Render the part of the material that opens with the line containing "Looking at [60,339], would" and closes with the line containing "Answer: point (265, 277)", both included, as a numbered list with blank lines left out.

[START OF Exercise data]

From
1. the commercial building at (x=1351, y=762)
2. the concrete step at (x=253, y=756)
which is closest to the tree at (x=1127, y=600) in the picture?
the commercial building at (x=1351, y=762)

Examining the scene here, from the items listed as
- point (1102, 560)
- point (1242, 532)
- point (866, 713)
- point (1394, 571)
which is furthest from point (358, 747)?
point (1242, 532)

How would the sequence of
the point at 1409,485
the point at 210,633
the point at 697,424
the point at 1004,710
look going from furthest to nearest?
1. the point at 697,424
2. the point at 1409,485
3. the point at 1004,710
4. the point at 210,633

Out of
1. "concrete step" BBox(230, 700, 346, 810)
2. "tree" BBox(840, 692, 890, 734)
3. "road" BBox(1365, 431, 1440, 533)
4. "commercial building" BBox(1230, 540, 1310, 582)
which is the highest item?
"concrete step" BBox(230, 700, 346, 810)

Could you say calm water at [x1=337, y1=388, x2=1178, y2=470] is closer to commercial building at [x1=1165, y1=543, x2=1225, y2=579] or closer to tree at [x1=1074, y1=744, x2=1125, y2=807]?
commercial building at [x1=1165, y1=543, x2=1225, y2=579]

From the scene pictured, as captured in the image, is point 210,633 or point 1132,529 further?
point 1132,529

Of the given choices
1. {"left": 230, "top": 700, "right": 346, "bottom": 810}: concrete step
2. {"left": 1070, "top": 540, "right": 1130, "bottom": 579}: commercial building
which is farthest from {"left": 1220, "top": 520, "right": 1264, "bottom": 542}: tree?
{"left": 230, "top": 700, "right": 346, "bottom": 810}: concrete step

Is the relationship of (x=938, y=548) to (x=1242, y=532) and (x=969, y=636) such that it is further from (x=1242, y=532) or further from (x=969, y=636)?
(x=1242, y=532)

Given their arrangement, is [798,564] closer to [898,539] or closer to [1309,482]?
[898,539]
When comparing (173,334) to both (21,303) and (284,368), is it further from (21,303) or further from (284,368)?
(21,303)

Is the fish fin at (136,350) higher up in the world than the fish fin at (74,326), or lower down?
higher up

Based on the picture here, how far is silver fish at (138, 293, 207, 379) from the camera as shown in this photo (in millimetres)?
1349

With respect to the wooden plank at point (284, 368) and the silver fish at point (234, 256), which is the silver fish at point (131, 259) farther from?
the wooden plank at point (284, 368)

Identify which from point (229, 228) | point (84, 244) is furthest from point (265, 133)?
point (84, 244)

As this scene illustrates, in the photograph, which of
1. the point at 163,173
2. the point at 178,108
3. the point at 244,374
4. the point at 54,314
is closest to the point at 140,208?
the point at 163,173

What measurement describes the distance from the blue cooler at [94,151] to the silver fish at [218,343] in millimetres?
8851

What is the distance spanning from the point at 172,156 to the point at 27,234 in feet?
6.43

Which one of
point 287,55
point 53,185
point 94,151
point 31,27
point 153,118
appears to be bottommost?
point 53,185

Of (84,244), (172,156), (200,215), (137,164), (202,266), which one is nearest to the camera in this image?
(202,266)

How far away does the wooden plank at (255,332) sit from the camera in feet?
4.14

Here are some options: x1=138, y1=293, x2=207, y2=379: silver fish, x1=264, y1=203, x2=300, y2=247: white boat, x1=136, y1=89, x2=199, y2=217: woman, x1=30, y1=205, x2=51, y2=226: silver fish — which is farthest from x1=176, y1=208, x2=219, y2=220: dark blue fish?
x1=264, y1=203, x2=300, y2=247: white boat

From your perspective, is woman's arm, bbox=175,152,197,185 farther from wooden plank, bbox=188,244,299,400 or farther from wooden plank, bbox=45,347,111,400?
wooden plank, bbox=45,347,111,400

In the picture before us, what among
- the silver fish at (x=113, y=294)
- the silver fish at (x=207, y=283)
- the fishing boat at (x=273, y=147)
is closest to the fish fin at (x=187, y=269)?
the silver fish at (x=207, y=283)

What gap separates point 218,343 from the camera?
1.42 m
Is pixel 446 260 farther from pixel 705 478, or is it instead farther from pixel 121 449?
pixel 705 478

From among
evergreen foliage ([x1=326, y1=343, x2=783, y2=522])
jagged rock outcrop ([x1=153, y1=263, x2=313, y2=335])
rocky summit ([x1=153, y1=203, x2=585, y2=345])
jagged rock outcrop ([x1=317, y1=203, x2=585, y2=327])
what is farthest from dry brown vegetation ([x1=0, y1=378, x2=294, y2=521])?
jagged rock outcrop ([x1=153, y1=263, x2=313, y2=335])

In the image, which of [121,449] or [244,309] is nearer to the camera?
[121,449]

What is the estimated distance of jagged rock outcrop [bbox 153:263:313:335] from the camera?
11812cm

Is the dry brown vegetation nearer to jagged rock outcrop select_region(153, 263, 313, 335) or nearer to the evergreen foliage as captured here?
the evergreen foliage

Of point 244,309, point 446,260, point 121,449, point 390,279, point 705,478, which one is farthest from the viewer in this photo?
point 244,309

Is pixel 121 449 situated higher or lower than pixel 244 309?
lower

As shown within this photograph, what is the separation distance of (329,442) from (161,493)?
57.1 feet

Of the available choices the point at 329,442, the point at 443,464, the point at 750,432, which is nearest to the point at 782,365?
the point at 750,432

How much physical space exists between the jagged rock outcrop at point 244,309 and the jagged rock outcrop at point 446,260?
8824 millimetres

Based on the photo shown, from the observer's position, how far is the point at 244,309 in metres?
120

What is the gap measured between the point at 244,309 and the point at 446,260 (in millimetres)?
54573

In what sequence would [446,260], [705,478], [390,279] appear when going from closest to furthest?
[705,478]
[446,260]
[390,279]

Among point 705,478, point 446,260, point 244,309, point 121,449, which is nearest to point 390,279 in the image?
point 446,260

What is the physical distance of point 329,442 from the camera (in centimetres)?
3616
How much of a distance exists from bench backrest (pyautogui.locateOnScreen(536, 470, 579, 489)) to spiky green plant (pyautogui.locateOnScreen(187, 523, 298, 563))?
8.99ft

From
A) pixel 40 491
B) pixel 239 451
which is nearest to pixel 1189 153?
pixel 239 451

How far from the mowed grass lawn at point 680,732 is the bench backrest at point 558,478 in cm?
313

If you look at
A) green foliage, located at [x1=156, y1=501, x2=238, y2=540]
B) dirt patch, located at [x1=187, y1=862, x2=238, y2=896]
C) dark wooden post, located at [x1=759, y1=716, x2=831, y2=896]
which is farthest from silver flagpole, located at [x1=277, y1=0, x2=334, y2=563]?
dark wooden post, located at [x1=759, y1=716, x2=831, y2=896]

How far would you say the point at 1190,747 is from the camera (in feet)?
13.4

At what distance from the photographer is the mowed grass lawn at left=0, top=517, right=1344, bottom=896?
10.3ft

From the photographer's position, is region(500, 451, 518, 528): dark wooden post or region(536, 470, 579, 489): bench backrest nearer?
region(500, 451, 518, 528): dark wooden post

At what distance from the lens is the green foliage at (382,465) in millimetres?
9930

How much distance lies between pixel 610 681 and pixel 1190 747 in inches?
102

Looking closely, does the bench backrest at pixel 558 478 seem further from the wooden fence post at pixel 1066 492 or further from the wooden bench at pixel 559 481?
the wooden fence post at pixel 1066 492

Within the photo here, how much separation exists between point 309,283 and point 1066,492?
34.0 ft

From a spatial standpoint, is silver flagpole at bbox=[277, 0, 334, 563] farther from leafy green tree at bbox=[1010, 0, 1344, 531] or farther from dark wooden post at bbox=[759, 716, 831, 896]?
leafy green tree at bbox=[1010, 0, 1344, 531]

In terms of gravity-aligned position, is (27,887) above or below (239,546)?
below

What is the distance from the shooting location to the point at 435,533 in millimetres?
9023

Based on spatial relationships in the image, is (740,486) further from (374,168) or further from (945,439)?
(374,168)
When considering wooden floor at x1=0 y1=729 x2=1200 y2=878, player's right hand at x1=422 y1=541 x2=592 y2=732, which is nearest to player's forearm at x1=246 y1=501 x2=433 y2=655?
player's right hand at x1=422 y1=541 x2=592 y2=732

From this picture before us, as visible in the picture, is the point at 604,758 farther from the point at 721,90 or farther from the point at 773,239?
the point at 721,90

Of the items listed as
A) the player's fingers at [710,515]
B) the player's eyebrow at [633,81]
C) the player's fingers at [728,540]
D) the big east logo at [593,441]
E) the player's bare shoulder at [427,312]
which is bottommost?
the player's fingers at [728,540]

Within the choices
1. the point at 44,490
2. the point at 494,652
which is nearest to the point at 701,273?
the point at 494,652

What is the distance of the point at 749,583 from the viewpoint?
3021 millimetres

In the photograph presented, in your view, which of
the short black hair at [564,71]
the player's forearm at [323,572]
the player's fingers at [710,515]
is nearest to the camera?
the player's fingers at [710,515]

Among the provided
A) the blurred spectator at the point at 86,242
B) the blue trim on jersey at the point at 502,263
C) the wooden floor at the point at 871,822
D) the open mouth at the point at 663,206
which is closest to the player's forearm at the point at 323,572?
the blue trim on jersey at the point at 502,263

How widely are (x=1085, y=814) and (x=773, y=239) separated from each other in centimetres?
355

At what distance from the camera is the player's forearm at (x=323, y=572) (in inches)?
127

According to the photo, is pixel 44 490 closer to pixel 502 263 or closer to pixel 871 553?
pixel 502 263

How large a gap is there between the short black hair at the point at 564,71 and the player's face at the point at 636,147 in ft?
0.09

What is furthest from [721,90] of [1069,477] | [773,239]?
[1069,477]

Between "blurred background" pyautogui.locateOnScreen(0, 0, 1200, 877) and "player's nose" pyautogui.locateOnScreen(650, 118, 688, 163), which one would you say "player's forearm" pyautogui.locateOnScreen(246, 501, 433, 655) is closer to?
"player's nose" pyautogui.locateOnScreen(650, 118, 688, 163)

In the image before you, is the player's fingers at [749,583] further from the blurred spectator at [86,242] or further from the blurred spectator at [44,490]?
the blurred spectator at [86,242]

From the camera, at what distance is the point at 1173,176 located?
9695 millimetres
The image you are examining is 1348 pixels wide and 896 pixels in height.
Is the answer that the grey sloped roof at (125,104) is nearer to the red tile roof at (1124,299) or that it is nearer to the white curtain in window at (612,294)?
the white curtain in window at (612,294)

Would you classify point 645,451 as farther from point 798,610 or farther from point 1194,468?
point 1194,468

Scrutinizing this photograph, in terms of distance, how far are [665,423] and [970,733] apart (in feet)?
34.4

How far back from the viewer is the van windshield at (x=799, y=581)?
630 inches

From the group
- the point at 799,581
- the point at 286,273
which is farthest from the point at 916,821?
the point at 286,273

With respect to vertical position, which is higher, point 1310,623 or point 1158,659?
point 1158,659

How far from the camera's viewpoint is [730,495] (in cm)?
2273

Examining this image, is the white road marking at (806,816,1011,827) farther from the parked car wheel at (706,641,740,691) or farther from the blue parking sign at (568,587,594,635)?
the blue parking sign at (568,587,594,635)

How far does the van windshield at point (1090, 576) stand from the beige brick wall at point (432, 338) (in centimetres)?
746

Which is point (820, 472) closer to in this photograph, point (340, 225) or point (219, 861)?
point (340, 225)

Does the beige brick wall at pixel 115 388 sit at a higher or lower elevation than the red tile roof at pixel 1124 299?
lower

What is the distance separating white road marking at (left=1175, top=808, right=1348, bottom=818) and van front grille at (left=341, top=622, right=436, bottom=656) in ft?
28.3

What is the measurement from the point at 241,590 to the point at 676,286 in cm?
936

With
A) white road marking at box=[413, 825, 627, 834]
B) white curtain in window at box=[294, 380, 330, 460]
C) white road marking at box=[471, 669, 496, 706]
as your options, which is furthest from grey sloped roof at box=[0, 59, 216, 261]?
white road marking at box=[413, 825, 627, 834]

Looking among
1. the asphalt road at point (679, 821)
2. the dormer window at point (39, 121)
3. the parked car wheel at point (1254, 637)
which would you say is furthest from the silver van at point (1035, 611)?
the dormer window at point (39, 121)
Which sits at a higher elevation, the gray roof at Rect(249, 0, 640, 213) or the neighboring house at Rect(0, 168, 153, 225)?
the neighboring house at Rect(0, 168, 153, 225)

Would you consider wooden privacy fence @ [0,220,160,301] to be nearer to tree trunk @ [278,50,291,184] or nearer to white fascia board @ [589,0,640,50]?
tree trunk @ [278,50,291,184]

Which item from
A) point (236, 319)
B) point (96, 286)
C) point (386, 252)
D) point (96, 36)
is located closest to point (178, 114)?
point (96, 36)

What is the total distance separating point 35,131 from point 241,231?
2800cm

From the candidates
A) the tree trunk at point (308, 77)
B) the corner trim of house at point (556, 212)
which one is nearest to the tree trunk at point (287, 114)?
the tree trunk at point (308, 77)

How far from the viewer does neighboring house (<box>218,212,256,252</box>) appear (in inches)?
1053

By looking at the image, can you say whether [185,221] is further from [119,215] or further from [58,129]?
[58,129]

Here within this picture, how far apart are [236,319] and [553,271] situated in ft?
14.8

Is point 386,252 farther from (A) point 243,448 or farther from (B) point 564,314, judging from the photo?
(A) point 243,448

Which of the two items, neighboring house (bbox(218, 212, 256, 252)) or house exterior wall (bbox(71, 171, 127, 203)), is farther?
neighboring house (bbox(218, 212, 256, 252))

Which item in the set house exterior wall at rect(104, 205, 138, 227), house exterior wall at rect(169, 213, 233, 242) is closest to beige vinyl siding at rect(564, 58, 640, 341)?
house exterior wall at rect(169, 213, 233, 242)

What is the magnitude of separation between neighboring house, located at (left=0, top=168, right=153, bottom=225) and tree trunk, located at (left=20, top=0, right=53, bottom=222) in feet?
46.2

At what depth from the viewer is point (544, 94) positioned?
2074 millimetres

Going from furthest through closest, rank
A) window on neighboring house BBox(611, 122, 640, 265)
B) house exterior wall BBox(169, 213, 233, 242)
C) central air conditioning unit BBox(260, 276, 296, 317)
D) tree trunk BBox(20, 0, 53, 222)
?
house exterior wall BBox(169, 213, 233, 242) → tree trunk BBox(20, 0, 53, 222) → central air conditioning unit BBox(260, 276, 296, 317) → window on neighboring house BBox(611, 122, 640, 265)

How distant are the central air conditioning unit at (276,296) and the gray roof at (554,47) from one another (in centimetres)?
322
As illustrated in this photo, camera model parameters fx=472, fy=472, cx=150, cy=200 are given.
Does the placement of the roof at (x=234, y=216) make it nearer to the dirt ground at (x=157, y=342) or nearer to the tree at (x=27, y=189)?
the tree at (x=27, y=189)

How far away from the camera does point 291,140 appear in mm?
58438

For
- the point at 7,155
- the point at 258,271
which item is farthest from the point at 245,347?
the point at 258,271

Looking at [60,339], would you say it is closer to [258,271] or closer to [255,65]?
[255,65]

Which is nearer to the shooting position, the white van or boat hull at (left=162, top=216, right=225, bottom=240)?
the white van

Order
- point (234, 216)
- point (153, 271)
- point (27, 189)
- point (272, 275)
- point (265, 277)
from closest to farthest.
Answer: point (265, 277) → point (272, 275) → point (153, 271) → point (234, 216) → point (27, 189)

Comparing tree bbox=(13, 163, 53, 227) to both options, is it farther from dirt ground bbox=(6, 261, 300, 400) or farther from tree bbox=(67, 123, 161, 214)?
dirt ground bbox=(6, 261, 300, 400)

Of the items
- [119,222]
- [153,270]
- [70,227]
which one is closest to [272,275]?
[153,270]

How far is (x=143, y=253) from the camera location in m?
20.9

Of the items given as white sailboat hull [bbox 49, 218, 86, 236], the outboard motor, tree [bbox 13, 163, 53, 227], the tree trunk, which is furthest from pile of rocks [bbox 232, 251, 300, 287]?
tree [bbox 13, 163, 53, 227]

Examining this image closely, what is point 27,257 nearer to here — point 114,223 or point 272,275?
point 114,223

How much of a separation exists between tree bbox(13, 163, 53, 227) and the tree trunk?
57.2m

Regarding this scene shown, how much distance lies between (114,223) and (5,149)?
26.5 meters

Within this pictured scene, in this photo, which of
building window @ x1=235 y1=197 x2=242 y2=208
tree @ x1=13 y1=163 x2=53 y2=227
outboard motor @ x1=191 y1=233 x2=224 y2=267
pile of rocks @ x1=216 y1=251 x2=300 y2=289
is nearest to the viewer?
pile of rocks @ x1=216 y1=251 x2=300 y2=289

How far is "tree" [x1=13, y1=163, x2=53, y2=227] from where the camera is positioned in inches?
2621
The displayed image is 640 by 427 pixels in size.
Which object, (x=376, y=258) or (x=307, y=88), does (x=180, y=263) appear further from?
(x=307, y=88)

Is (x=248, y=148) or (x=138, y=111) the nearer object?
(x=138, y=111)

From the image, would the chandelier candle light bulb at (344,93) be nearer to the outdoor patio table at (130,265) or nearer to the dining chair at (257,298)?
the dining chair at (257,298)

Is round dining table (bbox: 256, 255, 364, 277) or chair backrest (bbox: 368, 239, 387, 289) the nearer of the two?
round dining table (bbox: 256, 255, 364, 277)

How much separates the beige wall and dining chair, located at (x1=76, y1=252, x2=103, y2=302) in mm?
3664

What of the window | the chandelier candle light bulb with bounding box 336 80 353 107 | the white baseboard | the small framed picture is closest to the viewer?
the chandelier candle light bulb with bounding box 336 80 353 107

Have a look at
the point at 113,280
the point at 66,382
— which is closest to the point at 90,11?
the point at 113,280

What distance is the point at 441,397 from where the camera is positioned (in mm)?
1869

[END OF Exercise data]

# Completed task
1. Looking at [60,339], would you say it is closer to [258,271] or closer to [255,65]?
2. [255,65]
3. Which is nearer to the shooting position, the white van or boat hull at (left=162, top=216, right=225, bottom=240)?
4. the white van
5. Order
6. - point (234, 216)
7. - point (153, 271)
8. - point (27, 189)
9. - point (272, 275)
10. - point (265, 277)
11. from closest to farthest.
12. Answer: point (265, 277) → point (272, 275) → point (153, 271) → point (234, 216) → point (27, 189)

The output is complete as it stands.